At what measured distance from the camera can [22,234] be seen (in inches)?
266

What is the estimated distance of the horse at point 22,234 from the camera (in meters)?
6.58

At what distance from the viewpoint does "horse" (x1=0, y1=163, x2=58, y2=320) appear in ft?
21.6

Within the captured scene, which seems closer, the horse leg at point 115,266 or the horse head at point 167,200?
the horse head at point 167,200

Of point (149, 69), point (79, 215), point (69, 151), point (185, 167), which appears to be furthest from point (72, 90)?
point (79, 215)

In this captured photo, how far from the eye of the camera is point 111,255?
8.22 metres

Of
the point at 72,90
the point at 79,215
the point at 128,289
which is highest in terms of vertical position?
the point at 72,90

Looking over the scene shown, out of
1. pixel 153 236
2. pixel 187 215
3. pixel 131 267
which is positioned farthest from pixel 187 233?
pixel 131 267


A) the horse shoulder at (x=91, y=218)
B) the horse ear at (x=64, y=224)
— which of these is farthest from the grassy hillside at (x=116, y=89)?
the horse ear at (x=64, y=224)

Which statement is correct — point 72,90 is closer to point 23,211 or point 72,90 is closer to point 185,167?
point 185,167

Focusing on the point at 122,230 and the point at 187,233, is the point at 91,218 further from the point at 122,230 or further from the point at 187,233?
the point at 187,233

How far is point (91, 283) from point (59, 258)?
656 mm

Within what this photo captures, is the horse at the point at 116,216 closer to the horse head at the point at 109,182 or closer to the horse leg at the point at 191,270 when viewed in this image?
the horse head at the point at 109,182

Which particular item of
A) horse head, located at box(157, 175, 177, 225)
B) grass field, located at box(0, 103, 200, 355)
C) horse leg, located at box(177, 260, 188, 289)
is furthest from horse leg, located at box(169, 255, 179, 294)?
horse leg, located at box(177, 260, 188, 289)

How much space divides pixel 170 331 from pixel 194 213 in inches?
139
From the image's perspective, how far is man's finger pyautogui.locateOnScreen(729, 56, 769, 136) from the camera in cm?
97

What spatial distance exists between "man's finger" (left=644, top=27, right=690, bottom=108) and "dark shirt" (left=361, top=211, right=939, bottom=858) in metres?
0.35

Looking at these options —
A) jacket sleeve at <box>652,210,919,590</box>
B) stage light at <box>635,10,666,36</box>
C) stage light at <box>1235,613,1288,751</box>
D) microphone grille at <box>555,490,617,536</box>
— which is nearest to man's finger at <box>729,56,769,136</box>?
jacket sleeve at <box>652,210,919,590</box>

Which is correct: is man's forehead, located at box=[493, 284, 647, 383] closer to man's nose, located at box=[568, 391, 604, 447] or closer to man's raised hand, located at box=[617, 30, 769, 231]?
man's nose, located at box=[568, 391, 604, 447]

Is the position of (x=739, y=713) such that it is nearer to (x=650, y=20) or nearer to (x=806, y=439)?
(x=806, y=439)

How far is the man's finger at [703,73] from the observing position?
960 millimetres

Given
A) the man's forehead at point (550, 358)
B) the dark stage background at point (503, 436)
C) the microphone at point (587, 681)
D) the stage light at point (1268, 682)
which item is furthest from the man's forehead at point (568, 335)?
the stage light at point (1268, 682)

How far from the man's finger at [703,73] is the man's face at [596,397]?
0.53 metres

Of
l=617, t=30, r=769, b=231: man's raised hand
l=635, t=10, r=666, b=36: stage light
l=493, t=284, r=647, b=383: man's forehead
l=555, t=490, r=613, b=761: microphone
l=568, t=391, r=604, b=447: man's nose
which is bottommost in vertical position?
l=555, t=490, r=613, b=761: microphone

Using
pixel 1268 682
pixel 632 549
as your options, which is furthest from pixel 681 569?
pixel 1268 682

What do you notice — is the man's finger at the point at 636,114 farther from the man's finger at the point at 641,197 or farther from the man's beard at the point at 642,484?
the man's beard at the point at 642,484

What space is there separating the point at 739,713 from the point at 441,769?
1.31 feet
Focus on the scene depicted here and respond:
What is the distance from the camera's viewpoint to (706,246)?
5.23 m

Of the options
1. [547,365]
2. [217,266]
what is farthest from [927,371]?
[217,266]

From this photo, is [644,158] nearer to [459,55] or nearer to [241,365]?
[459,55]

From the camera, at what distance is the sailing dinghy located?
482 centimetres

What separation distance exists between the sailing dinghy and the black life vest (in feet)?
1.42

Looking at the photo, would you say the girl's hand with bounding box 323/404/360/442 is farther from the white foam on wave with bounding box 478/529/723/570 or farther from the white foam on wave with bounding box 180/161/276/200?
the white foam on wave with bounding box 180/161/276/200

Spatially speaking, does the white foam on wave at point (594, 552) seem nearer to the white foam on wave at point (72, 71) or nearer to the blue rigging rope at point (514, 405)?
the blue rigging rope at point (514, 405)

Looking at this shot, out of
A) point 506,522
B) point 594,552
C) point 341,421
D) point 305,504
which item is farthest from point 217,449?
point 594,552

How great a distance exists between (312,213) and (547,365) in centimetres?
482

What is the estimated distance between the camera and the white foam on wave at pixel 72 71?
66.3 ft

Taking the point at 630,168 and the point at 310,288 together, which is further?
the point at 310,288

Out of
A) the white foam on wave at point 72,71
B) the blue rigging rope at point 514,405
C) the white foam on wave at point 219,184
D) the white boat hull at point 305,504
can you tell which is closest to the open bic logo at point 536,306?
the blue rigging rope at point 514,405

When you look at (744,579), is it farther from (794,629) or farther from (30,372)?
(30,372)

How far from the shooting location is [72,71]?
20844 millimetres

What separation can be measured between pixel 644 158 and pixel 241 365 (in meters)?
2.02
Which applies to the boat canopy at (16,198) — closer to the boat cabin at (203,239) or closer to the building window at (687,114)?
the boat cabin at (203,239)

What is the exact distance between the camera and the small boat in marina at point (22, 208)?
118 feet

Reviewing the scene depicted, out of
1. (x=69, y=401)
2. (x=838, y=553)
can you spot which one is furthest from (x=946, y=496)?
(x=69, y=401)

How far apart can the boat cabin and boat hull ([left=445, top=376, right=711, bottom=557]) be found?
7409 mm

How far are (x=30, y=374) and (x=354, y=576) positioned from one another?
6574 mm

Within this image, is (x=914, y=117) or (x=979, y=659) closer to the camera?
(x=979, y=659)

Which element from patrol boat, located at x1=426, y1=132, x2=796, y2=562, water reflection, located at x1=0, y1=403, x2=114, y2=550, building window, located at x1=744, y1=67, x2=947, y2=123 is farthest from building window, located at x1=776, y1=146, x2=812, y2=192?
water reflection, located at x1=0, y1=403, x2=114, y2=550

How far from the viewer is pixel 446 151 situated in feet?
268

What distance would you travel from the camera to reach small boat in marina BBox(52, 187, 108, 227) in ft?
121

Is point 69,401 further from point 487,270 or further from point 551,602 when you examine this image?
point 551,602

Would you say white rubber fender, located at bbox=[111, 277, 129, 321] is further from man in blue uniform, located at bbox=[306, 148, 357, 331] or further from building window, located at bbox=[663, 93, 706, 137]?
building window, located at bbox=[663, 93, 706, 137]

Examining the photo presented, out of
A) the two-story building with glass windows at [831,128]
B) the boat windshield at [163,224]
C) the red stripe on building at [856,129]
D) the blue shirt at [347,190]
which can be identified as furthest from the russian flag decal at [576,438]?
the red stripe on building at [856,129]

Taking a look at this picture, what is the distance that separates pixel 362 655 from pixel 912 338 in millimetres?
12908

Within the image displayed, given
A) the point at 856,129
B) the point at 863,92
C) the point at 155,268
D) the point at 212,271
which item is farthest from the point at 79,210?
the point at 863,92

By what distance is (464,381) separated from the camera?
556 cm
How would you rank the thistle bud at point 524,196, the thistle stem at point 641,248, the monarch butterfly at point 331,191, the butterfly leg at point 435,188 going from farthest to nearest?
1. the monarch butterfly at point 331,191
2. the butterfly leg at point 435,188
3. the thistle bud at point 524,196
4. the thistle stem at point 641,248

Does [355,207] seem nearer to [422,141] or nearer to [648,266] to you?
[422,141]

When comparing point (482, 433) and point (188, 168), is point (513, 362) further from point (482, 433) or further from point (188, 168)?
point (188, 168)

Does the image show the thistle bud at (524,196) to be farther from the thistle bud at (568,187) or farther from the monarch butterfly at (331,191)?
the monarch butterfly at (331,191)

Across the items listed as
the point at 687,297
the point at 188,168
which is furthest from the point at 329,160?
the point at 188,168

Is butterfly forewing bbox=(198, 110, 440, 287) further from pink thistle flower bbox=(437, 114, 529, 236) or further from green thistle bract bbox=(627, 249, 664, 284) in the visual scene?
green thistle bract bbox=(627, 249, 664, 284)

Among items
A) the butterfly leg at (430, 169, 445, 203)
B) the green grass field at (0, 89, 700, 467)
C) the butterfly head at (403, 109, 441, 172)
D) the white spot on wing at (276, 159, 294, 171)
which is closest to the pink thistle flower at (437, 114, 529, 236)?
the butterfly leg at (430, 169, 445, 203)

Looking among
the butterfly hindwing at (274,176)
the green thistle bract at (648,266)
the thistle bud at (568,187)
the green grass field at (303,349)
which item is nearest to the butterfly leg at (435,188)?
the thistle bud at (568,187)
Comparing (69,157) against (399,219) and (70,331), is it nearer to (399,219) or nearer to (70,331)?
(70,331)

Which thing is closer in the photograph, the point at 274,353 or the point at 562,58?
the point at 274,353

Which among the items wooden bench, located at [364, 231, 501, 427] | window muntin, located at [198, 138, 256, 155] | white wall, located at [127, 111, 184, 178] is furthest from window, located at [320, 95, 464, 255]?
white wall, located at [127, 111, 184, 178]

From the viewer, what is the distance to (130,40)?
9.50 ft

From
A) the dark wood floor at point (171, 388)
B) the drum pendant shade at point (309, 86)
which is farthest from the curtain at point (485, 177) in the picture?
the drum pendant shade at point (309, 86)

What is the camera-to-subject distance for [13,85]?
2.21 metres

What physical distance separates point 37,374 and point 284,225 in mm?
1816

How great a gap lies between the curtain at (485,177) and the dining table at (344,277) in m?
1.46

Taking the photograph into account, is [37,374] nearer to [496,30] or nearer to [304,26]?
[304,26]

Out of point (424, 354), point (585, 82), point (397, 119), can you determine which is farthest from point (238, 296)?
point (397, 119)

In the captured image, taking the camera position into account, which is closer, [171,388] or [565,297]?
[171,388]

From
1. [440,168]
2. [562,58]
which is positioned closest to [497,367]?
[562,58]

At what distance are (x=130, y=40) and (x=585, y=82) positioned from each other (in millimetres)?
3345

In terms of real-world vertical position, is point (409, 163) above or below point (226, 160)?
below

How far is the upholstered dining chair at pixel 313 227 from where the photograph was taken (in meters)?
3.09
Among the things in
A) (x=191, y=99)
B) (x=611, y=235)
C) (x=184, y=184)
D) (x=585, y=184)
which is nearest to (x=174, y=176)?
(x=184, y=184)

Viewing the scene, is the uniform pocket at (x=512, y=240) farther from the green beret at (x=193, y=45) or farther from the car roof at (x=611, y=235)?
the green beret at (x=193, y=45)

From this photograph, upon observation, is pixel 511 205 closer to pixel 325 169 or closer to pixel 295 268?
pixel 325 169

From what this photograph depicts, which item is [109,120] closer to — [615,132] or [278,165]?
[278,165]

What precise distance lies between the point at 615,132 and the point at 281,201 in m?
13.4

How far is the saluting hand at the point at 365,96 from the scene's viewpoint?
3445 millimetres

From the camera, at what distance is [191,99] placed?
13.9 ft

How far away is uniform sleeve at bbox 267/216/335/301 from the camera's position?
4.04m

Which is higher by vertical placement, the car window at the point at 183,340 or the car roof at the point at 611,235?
^^^^^^^^
Exercise description :: Rewrite every entry from the line containing "How far is the man's" down to the line containing "960 millimetres", replacing "finger" with "hand" and leaving everything else unchanged.

Correct response ::
How far is the man's hand at [703,73] from the observing position?
960 millimetres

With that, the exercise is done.